The exclusive gateway at the end of the process is correct.
However, I think the upper part of your diagramme might need some clarification. I see two design choices that you might want to rethink:
Does the Search for Candidates
task create a list of candidates to interview or a single candidate ? In your diagramme, it first looks like there is a list of candidates that get interviewed in parallel during the Level 1 Interview
task. However, the subsequent gateway suggests that you decide for each candidate, whether he/she has passed that level. If not, you move back to searching.
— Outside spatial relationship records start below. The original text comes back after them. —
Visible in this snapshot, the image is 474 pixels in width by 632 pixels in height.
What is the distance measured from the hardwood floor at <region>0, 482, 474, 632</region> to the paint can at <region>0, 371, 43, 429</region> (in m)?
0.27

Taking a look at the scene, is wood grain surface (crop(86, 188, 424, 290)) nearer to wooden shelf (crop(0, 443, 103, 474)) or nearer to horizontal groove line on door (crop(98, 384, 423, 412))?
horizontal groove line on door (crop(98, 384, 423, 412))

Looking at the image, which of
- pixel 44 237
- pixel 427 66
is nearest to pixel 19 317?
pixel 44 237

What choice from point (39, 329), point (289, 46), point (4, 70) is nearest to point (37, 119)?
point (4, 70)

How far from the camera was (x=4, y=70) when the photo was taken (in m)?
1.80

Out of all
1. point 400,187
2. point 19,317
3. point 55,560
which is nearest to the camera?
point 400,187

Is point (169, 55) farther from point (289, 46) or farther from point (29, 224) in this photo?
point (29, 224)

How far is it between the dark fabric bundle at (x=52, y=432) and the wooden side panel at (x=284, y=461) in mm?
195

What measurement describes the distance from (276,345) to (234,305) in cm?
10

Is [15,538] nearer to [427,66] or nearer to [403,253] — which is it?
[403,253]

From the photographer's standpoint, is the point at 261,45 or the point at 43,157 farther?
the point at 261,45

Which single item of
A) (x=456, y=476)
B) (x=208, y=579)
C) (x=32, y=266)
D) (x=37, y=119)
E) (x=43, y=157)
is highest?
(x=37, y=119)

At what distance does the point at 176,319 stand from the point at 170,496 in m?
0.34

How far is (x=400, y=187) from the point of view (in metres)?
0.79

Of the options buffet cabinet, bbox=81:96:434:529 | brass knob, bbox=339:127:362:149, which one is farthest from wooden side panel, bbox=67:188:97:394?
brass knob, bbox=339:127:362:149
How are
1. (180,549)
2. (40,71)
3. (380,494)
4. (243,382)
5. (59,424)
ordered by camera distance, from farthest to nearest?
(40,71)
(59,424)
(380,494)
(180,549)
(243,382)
The same applies for the Level 2 Interview
task.
The inclusive gateways also suggest that you are deciding on individual candidates, whether they have passed each level because you can have a Yes
and a No
at the same time.
If a search for candidates results in a list of candidates that get interviewed at the same time, then I would put the interviews and Assign to project
tasks inside a sub-process. You would loop through the interviews and assigning tasks until all posts are filled or all candidates examined (note the exit condition in the annotation at the top). If one round of interviews has not filled all posts, you would decide whether you need to launch another round.
If you rather interview candidates individually and want to avoid a sub-process, then you could keep your structure but use exclusive instead of inclusive gateways:
Note the data items in both examples that make it explicit whether your search resulted in a list of candidates that get interviewed or a single candidate at a time.